Editorial standards
How we research and source, in plain terms.
Last updated: June 18, 2026
The short version: we hold every factual and regulatory statement on this site to one standard. It traces to a primary source, the agency that wrote the rule or recorded the case, or it gets labeled as unverified, never guessed. Much of the HIPAA guidance online leans on vendor summaries and secondhand coverage; we work from the regulator’s own text and link to it, so you never have to take our word for it. We write about a subject where one wrong detail can cost a practice real money, so when we are not certain, we say so. Here is how the work is done.
What Hipsana is
Hipsana is an educational publisher and a referral service. We are not a HIPAA “covered entity” or “business associate,” and we do not handle protected health information. The Scorecard asks how your practice operates, never about individual patients.
Who writes it
Hipsana is written by its founder, Dolev Arama, who is accountable for the accuracy of what appears here. He does not claim to be a compliance authority. What he holds to is the sourcing discipline below: if a statement cannot be traced to the regulator that made it, it does not go on the site. There is more about who we serve, and why, on our About page.
Where our facts come from
We rank our sources and lean on the most authoritative first. The rules themselves come from the government: HHS, its Office for Civil Rights, NIST, and the FTC. When a page states what a rule requires, we read the regulation’s official text rather than a summary of it, and we link to it so you can check the wording yourself.
Below the regulators sit peer-reviewed and academic sources, used where a clinical or technical point calls for them. Industry data, such as the Verizon Data Breach Investigations Report or IBM’s breach-cost research, informs context and is never the basis for a legal claim. We cite a news report only to establish that a specific breach or enforcement action happened. Vendor research is treated with caution and is never the only source behind a claim, and industry blogs are for opinion, not evidence.
How we check a claim before it runs
Before a regulatory statement goes live, we verify it against the current official text. A citation to a specific HIPAA section is checked against the regulation as it reads today. A penalty figure comes only from the resolution agreement HHS published in that case, not from a secondary roundup, and we link to that agreement. We do not quote statistics from memory. When an article rests on an enforcement case, we name the practice, the year, the amount, and the specific failure, and we show the source document so you can confirm it yourself.
When we publish our own data
Hipsana runs a free Security Scorecard, and over time the anonymized, aggregated results will show patterns worth reporting, such as which gaps come up most often in small practices. We have not published findings from that data yet. When we do, we will report how many practices a figure is based on, describe how the data was collected and stripped of anything identifying, and show the patterns as they are rather than the ones that flatter us. Until then, we rely on the named enforcement cases and primary sources above.
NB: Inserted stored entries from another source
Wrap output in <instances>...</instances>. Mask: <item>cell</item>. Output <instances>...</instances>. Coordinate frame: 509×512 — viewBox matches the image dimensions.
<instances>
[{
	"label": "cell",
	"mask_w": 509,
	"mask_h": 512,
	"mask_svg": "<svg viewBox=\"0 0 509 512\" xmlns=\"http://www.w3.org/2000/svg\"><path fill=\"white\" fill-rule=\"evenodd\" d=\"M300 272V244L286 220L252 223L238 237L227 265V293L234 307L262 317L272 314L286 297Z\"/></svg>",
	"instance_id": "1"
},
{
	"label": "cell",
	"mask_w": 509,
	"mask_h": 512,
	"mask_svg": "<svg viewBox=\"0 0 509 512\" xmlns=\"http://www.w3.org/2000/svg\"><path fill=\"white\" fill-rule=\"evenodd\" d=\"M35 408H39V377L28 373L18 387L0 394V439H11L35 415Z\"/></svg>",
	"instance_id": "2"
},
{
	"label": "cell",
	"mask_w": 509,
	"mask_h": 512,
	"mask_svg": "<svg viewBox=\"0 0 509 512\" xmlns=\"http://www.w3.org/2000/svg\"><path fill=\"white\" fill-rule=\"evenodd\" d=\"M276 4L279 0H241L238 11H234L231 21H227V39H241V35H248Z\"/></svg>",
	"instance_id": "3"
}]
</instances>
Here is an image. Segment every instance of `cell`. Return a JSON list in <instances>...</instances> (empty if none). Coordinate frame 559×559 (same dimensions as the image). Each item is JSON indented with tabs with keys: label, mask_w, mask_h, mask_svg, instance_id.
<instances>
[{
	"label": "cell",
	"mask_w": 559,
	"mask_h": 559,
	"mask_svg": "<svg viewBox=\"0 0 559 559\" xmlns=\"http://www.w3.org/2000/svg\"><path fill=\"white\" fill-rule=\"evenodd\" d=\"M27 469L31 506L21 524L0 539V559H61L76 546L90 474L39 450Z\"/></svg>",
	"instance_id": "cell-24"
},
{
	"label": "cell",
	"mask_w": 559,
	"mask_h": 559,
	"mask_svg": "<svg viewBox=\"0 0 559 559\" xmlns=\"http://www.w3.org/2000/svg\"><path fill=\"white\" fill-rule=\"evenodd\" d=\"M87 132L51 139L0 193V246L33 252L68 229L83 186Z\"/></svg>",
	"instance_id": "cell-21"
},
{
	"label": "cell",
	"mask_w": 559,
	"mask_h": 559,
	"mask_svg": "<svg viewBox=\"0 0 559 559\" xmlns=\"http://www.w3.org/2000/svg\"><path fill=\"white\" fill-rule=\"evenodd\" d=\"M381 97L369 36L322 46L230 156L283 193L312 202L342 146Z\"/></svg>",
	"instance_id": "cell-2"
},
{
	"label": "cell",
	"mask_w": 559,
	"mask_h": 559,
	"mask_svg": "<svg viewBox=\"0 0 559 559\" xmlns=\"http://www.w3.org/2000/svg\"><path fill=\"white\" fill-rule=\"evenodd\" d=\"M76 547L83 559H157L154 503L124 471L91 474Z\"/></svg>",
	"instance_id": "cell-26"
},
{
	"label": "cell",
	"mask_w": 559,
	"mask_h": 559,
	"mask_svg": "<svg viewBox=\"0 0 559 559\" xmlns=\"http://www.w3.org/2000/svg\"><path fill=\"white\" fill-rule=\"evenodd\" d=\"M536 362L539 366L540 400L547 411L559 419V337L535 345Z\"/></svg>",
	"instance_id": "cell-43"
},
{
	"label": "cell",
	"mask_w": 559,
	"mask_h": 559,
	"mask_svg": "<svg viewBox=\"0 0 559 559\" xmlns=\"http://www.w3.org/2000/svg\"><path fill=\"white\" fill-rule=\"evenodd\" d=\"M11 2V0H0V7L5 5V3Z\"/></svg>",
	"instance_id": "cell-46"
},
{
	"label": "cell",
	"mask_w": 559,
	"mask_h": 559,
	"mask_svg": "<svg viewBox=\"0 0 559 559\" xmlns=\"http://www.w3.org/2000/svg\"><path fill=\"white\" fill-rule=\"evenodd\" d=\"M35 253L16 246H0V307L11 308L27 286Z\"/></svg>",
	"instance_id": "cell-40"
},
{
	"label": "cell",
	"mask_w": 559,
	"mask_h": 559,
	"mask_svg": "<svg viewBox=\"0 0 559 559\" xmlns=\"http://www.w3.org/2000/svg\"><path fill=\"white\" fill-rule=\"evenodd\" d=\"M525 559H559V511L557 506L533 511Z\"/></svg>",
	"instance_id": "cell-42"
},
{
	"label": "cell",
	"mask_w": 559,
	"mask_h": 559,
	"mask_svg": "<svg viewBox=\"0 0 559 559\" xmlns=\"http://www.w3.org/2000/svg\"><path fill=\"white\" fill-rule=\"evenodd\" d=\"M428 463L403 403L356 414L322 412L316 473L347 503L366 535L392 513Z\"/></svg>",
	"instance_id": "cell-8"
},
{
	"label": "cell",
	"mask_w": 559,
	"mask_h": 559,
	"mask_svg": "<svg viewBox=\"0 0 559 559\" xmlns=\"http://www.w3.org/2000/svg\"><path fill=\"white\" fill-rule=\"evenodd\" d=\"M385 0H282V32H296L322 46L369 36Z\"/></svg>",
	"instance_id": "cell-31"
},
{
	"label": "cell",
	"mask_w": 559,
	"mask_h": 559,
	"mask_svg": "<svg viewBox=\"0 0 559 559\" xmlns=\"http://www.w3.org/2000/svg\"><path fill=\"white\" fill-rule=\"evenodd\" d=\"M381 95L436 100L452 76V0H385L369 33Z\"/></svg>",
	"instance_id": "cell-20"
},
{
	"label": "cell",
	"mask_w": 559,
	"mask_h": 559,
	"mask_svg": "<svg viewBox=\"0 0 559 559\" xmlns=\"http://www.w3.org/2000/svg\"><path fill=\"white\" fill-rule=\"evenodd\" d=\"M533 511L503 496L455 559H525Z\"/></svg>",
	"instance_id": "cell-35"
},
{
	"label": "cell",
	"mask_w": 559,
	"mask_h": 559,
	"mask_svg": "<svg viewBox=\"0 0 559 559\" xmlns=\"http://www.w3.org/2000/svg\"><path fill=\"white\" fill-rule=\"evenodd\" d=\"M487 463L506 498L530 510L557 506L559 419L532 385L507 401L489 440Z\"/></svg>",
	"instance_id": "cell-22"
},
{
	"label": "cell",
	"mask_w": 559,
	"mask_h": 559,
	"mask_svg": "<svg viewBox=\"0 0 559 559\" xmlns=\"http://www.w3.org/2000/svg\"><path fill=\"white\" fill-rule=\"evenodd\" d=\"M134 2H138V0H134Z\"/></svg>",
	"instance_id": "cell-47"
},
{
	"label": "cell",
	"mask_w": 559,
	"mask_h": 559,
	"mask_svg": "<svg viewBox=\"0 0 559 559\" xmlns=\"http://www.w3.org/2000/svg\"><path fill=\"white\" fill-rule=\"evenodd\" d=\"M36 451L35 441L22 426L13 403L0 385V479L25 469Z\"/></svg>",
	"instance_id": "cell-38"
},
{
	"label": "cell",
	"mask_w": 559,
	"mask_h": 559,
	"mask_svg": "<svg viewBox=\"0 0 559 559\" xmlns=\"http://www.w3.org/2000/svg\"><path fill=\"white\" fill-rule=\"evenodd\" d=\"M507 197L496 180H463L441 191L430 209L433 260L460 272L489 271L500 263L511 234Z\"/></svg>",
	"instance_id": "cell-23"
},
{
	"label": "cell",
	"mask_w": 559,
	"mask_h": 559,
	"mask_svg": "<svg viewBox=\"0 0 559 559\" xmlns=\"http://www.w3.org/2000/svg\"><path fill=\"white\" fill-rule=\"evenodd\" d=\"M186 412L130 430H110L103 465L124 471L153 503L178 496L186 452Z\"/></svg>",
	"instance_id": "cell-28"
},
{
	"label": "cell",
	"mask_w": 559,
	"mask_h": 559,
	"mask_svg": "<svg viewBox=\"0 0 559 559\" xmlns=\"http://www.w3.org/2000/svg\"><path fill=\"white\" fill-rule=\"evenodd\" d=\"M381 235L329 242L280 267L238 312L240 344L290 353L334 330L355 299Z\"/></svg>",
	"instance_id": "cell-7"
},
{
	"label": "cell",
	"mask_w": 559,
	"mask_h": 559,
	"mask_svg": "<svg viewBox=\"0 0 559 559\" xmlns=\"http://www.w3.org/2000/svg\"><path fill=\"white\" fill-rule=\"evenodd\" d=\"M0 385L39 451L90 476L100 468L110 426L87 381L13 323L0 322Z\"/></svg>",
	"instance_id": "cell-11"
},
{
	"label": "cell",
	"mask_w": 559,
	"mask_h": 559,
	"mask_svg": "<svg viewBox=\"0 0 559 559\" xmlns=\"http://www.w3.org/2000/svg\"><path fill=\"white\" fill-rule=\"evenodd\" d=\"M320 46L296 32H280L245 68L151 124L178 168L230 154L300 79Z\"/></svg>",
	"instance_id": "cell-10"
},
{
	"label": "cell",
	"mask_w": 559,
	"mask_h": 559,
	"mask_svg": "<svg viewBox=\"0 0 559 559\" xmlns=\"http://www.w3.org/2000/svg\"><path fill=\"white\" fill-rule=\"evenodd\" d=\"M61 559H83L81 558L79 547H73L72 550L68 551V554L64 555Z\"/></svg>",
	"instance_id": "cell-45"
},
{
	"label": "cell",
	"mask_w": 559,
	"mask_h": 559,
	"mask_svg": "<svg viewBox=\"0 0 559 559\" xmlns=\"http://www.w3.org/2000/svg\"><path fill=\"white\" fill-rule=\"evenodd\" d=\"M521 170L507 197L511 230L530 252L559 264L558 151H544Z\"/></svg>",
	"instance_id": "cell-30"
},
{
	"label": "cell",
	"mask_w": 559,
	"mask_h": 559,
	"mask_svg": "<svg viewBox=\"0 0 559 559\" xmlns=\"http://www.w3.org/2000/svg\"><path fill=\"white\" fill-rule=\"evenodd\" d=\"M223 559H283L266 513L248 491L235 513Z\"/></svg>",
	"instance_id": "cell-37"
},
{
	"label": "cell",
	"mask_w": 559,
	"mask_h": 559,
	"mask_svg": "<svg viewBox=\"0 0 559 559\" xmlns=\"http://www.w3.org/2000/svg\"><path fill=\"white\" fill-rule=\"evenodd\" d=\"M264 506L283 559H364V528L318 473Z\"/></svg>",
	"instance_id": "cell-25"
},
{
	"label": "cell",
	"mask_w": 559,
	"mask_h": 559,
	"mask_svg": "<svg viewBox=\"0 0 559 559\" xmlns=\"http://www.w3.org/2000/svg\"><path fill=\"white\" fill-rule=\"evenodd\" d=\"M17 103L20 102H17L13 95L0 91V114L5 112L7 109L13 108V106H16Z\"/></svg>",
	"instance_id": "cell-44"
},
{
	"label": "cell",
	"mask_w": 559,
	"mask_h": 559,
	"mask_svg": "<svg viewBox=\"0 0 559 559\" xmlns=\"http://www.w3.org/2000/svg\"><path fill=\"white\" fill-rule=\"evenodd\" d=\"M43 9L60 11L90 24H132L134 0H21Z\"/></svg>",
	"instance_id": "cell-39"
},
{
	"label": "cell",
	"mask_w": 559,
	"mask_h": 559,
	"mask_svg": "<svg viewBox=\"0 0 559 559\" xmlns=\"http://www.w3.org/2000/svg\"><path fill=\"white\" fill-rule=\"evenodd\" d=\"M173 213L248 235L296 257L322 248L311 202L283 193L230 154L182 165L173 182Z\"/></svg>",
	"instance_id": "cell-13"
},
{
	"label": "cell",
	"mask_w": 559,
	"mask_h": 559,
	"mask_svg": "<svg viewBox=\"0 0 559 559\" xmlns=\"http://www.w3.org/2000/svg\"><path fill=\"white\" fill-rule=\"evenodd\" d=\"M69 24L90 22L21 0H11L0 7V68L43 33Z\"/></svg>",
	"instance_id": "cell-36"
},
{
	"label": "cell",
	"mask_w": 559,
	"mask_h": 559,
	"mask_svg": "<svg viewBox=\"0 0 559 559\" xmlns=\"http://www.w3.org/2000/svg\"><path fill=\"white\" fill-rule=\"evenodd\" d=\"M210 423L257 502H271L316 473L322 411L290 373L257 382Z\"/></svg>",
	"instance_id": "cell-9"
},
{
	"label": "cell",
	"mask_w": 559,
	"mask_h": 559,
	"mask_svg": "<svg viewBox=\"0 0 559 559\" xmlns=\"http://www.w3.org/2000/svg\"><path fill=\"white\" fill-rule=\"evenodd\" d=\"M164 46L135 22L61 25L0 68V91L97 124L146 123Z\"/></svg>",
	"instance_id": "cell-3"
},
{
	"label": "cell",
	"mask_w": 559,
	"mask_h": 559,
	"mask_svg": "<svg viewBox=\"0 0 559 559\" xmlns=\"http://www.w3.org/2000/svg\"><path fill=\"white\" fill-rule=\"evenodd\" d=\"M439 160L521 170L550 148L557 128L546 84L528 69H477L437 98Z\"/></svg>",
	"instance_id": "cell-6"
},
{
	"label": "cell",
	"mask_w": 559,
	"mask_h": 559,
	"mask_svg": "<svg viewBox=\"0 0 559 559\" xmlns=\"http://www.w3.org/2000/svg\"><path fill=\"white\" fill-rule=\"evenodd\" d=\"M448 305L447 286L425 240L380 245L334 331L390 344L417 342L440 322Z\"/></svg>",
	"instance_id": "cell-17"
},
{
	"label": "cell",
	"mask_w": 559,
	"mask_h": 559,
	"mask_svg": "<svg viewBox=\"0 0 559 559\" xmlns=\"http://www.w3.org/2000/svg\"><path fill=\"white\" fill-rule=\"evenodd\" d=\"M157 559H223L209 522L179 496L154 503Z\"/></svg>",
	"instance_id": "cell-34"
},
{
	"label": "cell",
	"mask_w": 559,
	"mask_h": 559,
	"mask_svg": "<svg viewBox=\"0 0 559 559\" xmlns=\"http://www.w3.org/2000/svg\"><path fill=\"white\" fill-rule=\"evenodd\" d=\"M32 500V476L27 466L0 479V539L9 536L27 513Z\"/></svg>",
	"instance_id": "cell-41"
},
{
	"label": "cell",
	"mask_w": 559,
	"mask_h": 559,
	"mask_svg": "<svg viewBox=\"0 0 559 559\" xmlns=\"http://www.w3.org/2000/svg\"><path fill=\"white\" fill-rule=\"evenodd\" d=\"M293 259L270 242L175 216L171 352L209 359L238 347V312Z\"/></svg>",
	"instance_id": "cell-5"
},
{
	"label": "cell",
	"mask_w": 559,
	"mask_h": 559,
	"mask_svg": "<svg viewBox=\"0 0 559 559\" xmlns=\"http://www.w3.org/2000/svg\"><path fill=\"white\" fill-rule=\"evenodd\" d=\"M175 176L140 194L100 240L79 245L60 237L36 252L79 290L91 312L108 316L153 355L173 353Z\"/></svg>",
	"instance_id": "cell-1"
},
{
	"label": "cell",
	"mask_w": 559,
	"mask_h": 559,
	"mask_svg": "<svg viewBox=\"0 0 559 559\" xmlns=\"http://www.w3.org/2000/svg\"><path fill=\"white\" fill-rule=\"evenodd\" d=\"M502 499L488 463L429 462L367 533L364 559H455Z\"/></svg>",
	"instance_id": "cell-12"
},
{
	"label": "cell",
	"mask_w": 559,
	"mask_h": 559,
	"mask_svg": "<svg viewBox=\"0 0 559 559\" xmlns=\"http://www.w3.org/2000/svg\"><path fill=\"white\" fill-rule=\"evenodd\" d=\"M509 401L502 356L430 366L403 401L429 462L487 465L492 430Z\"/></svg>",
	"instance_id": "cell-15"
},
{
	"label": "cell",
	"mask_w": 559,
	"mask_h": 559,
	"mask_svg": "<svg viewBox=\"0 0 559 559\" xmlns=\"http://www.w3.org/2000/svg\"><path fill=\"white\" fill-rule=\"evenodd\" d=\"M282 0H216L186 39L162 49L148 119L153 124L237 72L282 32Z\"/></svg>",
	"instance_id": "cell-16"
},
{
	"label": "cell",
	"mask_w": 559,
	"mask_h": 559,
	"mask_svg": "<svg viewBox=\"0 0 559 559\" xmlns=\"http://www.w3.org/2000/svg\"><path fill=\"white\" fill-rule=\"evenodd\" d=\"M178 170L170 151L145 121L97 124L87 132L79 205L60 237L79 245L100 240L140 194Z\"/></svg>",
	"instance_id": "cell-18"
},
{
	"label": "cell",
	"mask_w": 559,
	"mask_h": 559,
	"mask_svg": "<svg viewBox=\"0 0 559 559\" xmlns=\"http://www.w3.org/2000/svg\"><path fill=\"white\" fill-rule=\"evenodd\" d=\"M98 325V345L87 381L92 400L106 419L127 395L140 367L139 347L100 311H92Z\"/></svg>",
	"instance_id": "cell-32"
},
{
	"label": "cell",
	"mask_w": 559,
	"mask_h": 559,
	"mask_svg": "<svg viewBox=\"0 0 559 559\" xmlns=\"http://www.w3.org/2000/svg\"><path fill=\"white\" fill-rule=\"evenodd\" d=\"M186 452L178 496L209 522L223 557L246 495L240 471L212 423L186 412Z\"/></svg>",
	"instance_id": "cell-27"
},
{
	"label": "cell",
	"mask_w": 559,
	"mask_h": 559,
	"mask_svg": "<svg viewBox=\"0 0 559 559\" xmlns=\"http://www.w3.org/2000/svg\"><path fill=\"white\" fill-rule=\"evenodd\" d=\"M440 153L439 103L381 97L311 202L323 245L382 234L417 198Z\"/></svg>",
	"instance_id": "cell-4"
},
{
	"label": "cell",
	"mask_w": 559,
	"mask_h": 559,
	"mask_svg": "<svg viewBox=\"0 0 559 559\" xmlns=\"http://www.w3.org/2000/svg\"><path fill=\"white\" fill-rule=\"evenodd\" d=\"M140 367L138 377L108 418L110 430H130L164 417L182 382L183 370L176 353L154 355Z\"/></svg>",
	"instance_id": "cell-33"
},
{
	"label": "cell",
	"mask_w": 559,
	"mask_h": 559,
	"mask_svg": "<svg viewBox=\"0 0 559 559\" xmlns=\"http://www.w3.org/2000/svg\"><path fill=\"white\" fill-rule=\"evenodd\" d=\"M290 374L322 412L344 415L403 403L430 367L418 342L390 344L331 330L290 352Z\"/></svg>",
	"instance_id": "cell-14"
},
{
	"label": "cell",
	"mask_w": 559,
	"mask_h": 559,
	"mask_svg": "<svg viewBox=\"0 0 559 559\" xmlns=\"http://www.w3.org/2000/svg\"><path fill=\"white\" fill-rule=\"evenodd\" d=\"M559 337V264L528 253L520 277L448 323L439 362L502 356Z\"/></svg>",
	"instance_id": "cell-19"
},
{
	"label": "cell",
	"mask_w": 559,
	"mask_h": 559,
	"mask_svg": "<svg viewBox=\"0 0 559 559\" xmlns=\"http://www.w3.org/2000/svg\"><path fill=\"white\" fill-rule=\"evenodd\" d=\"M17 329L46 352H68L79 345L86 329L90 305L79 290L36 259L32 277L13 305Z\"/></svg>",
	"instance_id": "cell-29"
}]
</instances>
When the rules are not settled
Some of HIPAA is in motion. When a rule is proposed but not yet final, we say so plainly and label it as proposed, never as current law. Plenty of guidance online blurs that line. We do not. When a question has no clear regulatory answer, we tell you that instead of inventing certainty. The aim is simple: you can act on what is settled, and see exactly where the open questions are.
Keeping it current
Every article shows the date it was published and the date it was last updated. We review our main articles at least once a year, and again whenever the rule changes, an enforcement pattern shifts, or a reader points out something that has gone stale. The “last updated” date reflects a real review of the content, not a cosmetic edit.
What we will not do
We will not publish a regulatory claim we have not checked against the source. We will not state a penalty figure that does not come from an HHS resolution agreement. We will not present a proposed rule as if it were already law. We will not let a referral fee change a single word of what an article says.
How money fits in
Hipsana is free to use. We earn a referral fee only if you choose to work with a specialist we introduce you to, and that fee never changes what a review or an article says. The full detail is on our Disclosure page.
Correcting mistakes
We get things wrong sometimes, and we would rather fix a mistake quickly than pretend it did not happen. If you spot an error, a stale recommendation, or a source we should have cited, email hello@hipsana.com and tell us what is wrong. We check it against the source, correct the page when it is warranted, and note material changes with a date. Our corrections policy sets out what we treat as a correction and where corrections appear.
Educational content disclaimer
Hipsana provides informational content about cybersecurity and HIPAA compliance. We are not attorneys, compliance officers, or healthcare professionals. Nothing here is legal, regulatory, medical, or financial advice. For questions specific to your practice, consult a qualified professional. Regulations change; verify current requirements with the relevant regulator (HHS, OCR, FTC) before acting.